SOURCE TEXT >>
++++++++
Compared to single crystals, there are relatively few studies of defects in transparent ceramics with some carried out on La: $Y_{2} O_{3}$ ^[22] and Mg: ${Al}_{2} O_{3}$ ^[23]. For YAG transparent ceramics, Haneda et al. ^[24] proposed an off stoichiometric cation model for the formation of $V_{O}^{''}$ and showed that these defects resulted in color centers that could be annihilated at grain boundaries and sample surfaces during air annealing. Patel et al. ^[18] showed that non-stoichiometric YAG was accommodated by antisite defects, while Zych et al. ^[25] concluded that the color centers and point defects, but not the grain boundaries, were the primary sources of degraded scintillation performance of Ce:YAG ceramics. Yagi et al. ^[13] attributed the increased absorption in YAG ceramic to ${SiO}_{2}$ doping, which was required to achieve transparency. In the reducing condition of hot isostatic pressing (HIP) sintering, the dark coloration was caused by $V_{O}^{''}$ and could be removed by air annealing ^[26]. However, this is paradoxical with the fact that the defect mechanism of ${Si}^{4 +}$ substitution in YAG lattice would lead to the formation of $V_{Y}^{''}$ , not $V_{O}^{''}$ , and thus have little effect on F centers, which are the predominant color centers. One point is very clear: the defect formation has a strong relationship with the sintering additives and sintering conditions in the fabrication of YAG ceramics.
++++++++
AVAILABLE DATA >>
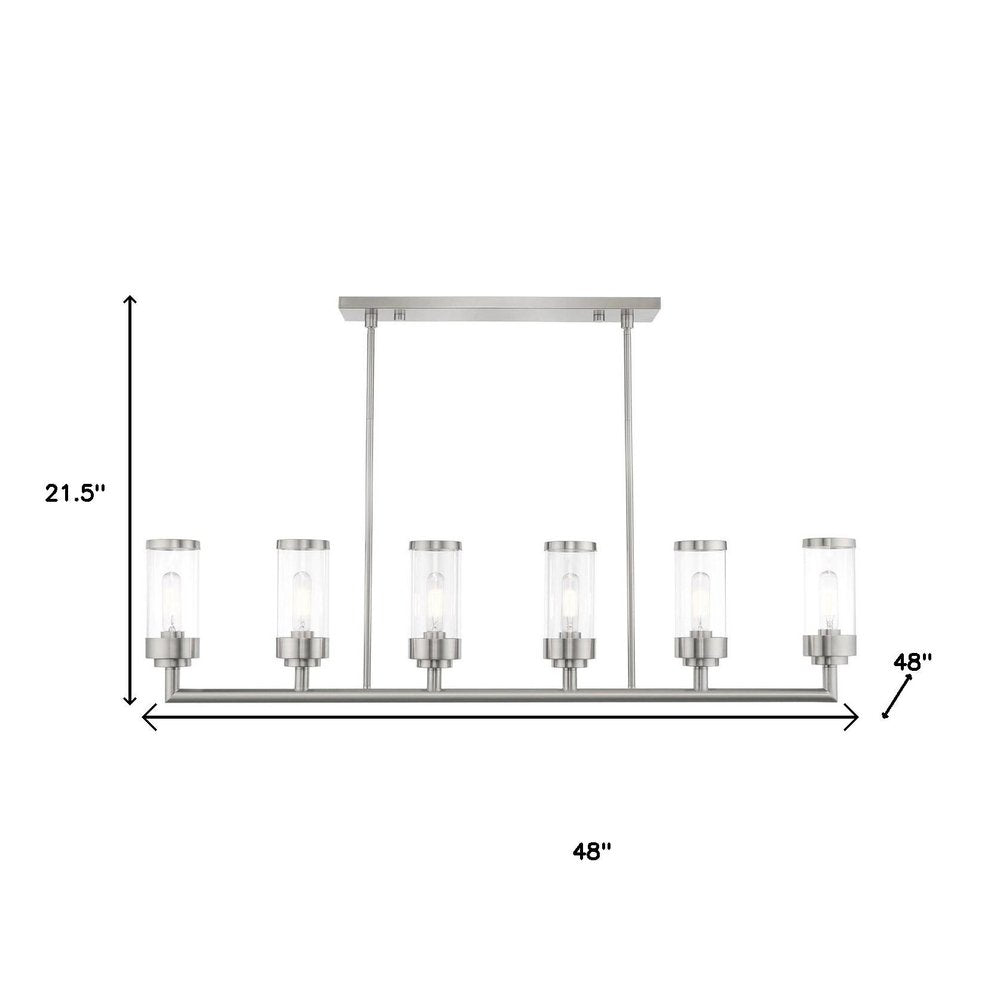 Six Light Dimmable Chandelier With Shades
++++++++
LIST OF TASKS >>
1. Translate this sentence from the passage on defects in YAG transparent ceramics into Spanish: "One point is very clear: the defect formation has a strong relationship with the sintering additives and sintering conditions in the fabrication of YAG ceramics."
2. Resume the passage on defects in YAG transparent ceramics, starting right after its final sentence.

WRITTEN RESPONSES >>
1. Un punto está muy claro: la formación de defectos guarda una estrecha relación con los aditivos de sinterización y las condiciones de sinterización en la fabricación de cerámicas de YAG.

2.
Recently, we developed highly transparent YAG ceramics by vacuum sintering using the divalent sintering additives ( ${Ca}^{2 +}$ and ${Mg}^{2 +}$ ) without the commonly used ${Si}^{4 +}$ ^[27,28]; its optical transmittance reached nearly the theoretical value. Considering that color centers deleteriously affect the performance in laser and scintillation applications, it is crucial to study defect behaviors and color center formation in these YAG ceramics. In this work, optical absorption spectroscopy, positron annihilation lifetime spectroscopy (PALS), and thermoluminescence (TL) spectroscopy were combined to study point defects, solarization effect, and trapping kinetics in highly transparent YAG ceramics. The physical nature of defects and microstructure of YAG ceramics are revealed in this work to guide and advance the development of transparent ceramics.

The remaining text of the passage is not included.